--- Perguntas a responder ---
**a.** Na matéria sobre o pacote anticrime, quais são as situações que, segundo a mudança proposta no Código Penal, permitem ao juiz reduzir a pena ou deixar de aplicá-la quando houver excesso? Liste todas.
**b.** Transcreva da matéria sobre o pacote anticrime o trecho que vai de "Ministro da Justiça afirma" até "2019 às 16h19.".

--- Trecho da página ---
/---

Ministro da Justiça afirma que pacote anticrime "não dá licença para matar"

Sérgio Moro: Ministro da Justiça apresentou pacote anticrime que será avaliado pelo Congresso (Marcelo Camargo/Agência Brasil)

Sérgio Moro: Ministro da Justiça apresentou pacote anticrime que será avaliado pelo Congresso (Marcelo Camargo/Agência Brasil)

EC

Estadão Conteúdo

Publicado em 5 de fevereiro de 2019 às 16h17.

Última atualização em 5 de fevereiro de 2019 às 16h19.

A proposta apresentada pelo ministro da Justiça, Sérgio Moro, na segunda-feira, 4, poderá fazer com que o número de pessoas mortas em ações policiais aumente, de acordo com o que apontam especialistas na área. Na interpretação deles, ao ampliar as possibilidades de legítima defesa, a medida, que ainda será submetida ao crivo do Congresso Nacional, reduz o controle sobre a letalidade dos órgãos de segurança pública e passa uma mensagem de impunidade aos agentes que usam força excessiva. O ministro disse que as alterações "não são licença para matar".

A medida sugerida por Moro surge em um momento em que a letalidade policial já está em alta. De acordo com dados do Fórum Brasileiro de Segurança Pública, esse número chegou a 5.159, 14 casos por dia, representando um aumento de 20,7% em relação aos registros de 2016 - e um crescimento de 133% em comparação a dados de cinco anos atrás, quando o número estava na casa das 2,2 mil mortes.

O pacote do ministro propõe alterar o Código Penal para prever que "o juiz poderá reduzir a pena até a metade ou deixar de aplicá-la se o excesso decorrer de escusável medo, surpresa ou violenta emoção". Diz ainda que "considera-se em legítima defesa: o agente policial ou de segurança pública que, em conflito armado ou em risco iminente de conflito armado, previne injusta e iminente agressão a direito seu ou de outrem; e o agente policial ou de segurança pública que previne agressão ou risco de agressão a vítima mantida refém durante a prática de crimes".

Para o ex-presidente do Instituto Brasileiro de Ciências Criminais (IBCCrim), Cristiano Maronna, as alterações se mostram como uma ampliação "do espaço legal para o exercício do uso da força". "Teríamos que tentar limitar o uso da força letal, exigindo proporcionalidade, progressividade e redução de danos. O que percebemos é que a proposta empodera a violência policial, passando uma mensagem simbólica de estímulo à letalidade policial", disse.

Marona vê como contraditório a intenção de Moro em reduzir a criminalidade violenta, mas propor maiores brechas para a atuação violenta da força policial. "Os policiais são treinados para agir com técnica, com um protocolo a ser seguido, sob pena de se caracterizar abuso da força. Mas se o próprio Estado dá uma interpretação mais elástica ao comportamento, o que há é um estímulo à violência. As medidas deveriam ir na direção oposta, buscando protocolos mais rígidos", acrescentou.

\---

--- Dados brutos ---
/---

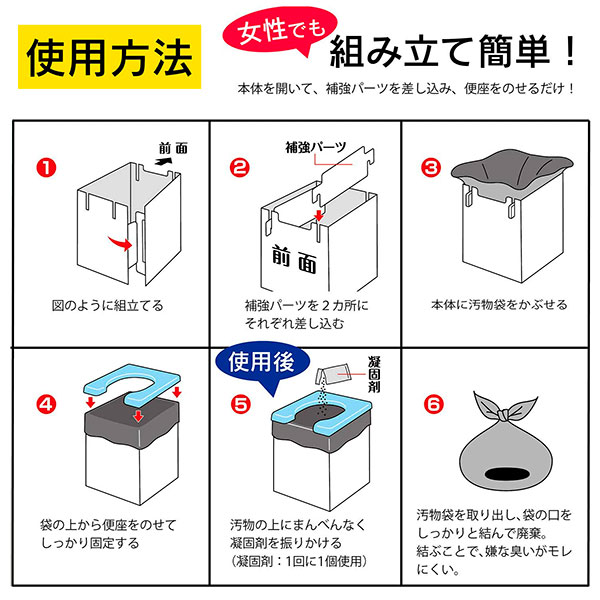 使用方法

女性でも

組み立て簡単！

本体を開いて、補強パーツを差し込み、便座をのせるだけ！

❶

前面

図のように組立てる

❷

補強パーツ

前面

補強パーツを２カ所にそれぞれ差し込む

❸

本体に汚物袋をかぶせる

❹

袋の上から便座をのせてしっかり固定する

使用後

❺

凝固剤

汚物の上にまんべんなく凝固剤を振りかける

（凝固剤：1回に1個使用）

❻

汚物袋を取り出し、袋の口をしっかりと結んで廃棄。

結ぶことで、嫌な臭いがモレにくい。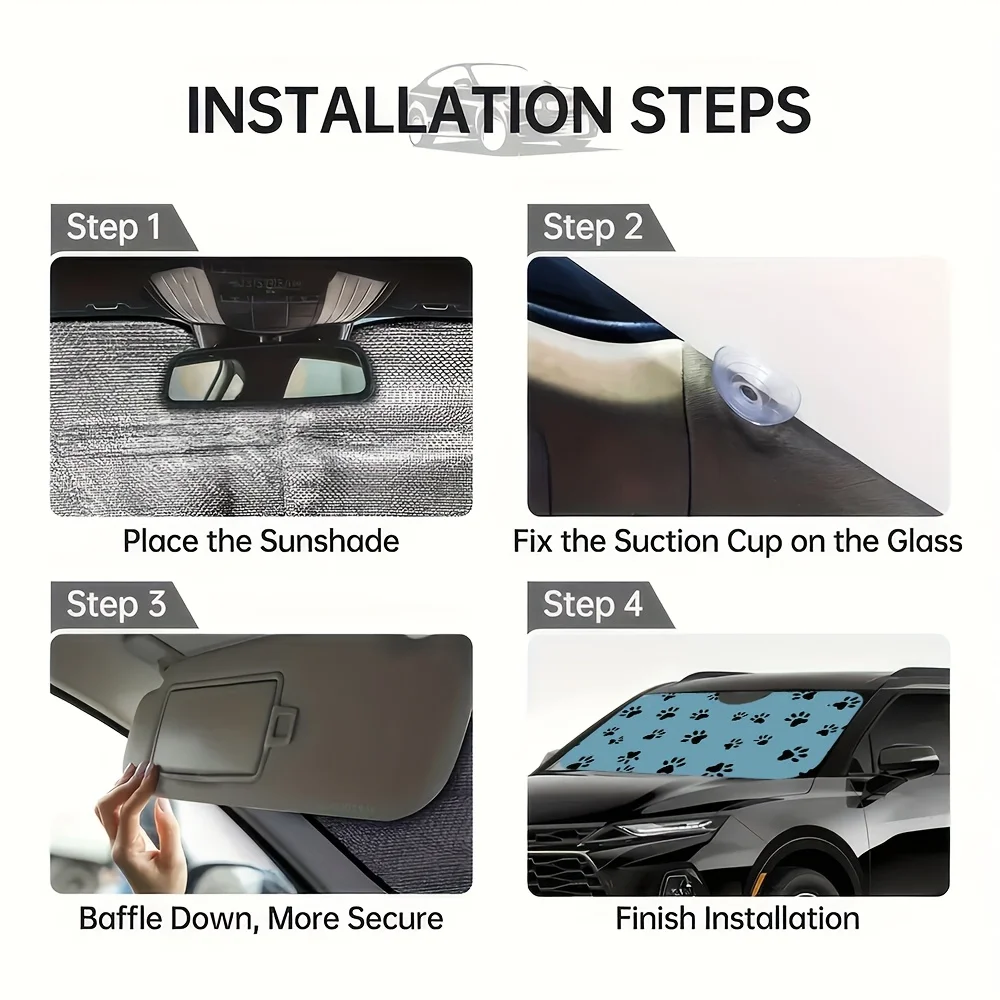 INSTALLATION STEPS

Step 1

Place the Sunshade

Step 2

Fix the Suction Cup on the Glass

Step 3

Baffle Down, More Secure

Step 4

Finish Installation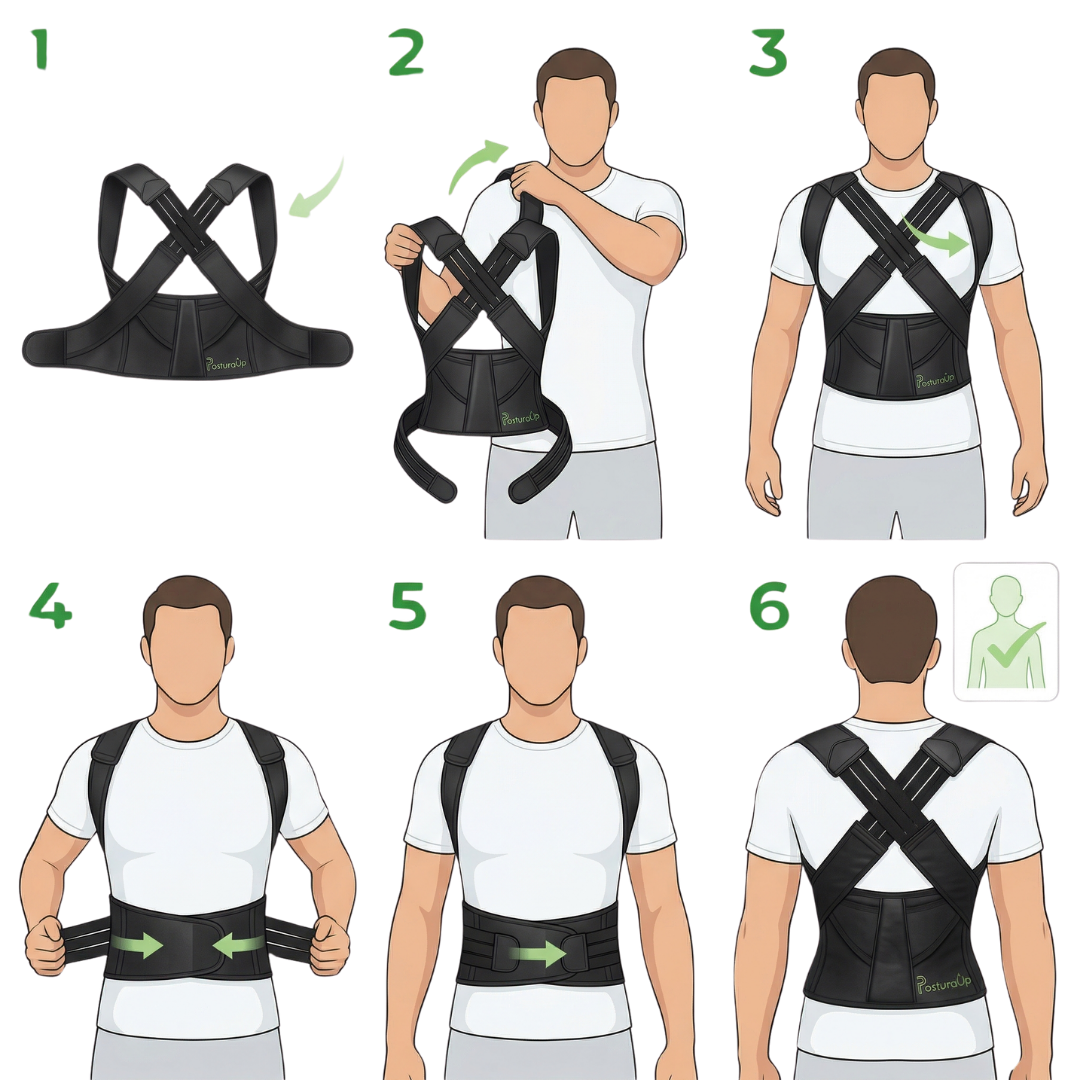 1

PosturaUp

2

PosturaUp

3

PosturaUp

4

5

6

PosturaUp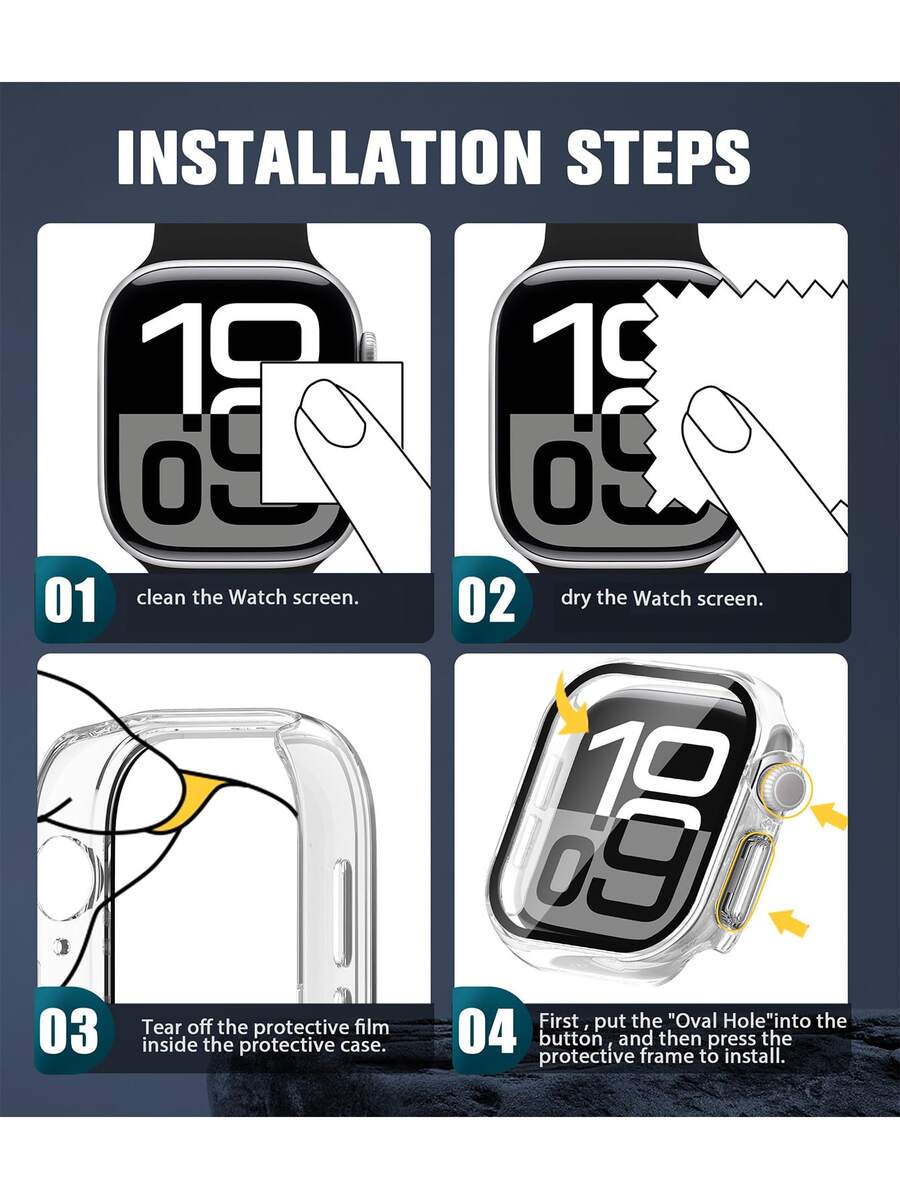 INSTALLATION STEPS

10
09

01 clean the Watch screen.

10
09

02 dry the Watch screen.

03 Tear off the protective film inside the protective case.

10
09

04 First , put the "Oval Hole"into the button , and then press the protective frame to install.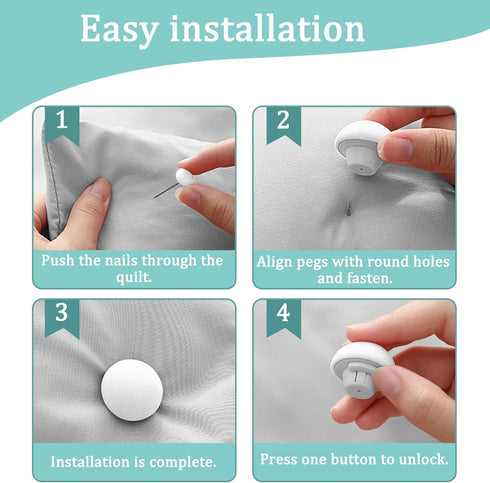 Easy installation

1

Push the nails through the quilt.

2

Align pegs with round holes and fasten.

3

Installation is complete.

4

Press one button to unlock.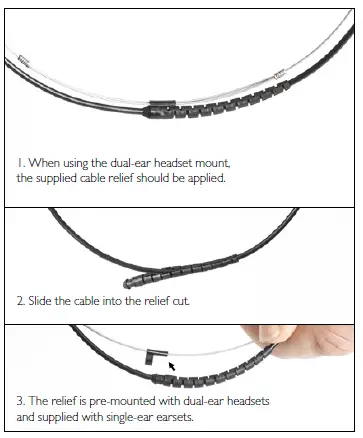 1. When using the dual-ear headset mount, the supplied cable relief should be applied.

2. Slide the cable into the relief cut.

3. The relief is pre-mounted with dual-ear headsets and supplied with single-ear earsets.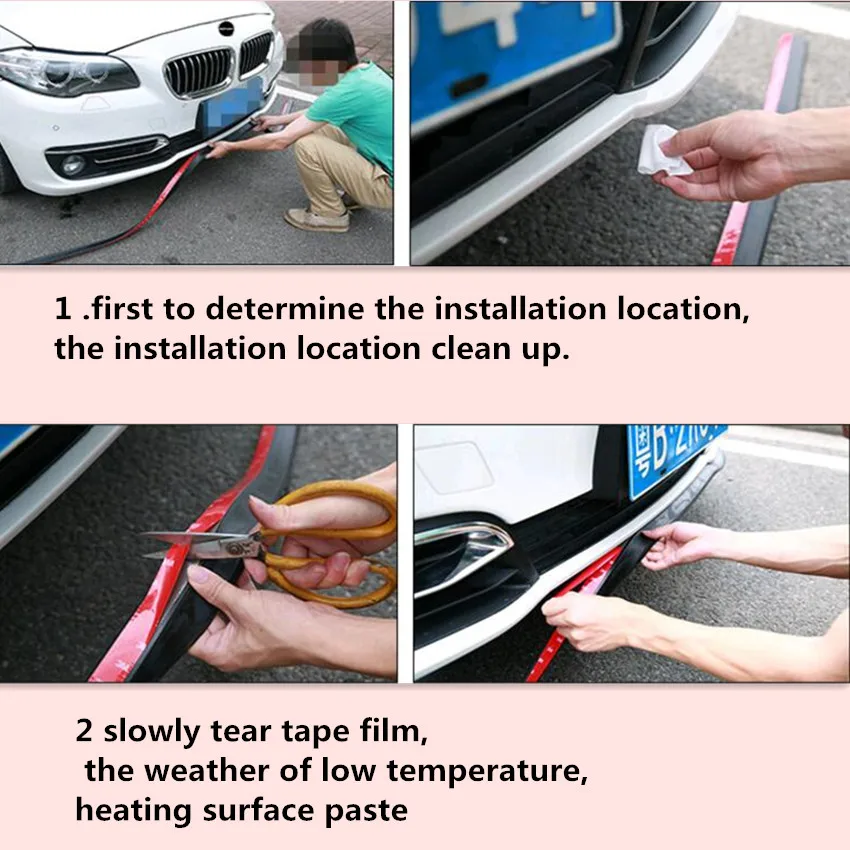 1 .first to determine the installation location, the installation location clean up.

2 slowly tear tape film,
the weather of low temperature,
heating surface paste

\---

--- Resultados por tarefa ---
**a.**
- escusável medo
- surpresa
- violenta emoção

**b.**
Ministro da Justiça afirma que pacote anticrime "não dá licença para matar"

Sérgio Moro: Ministro da Justiça apresentou pacote anticrime que será avaliado pelo Congresso (Marcelo Camargo/Agência Brasil)

Sérgio Moro: Ministro da Justiça apresentou pacote anticrime que será avaliado pelo Congresso (Marcelo Camargo/Agência Brasil)

EC

Estadão Conteúdo

Publicado em 5 de fevereiro de 2019 às 16h17.

Última atualização em 5 de fevereiro de 2019 às 16h19.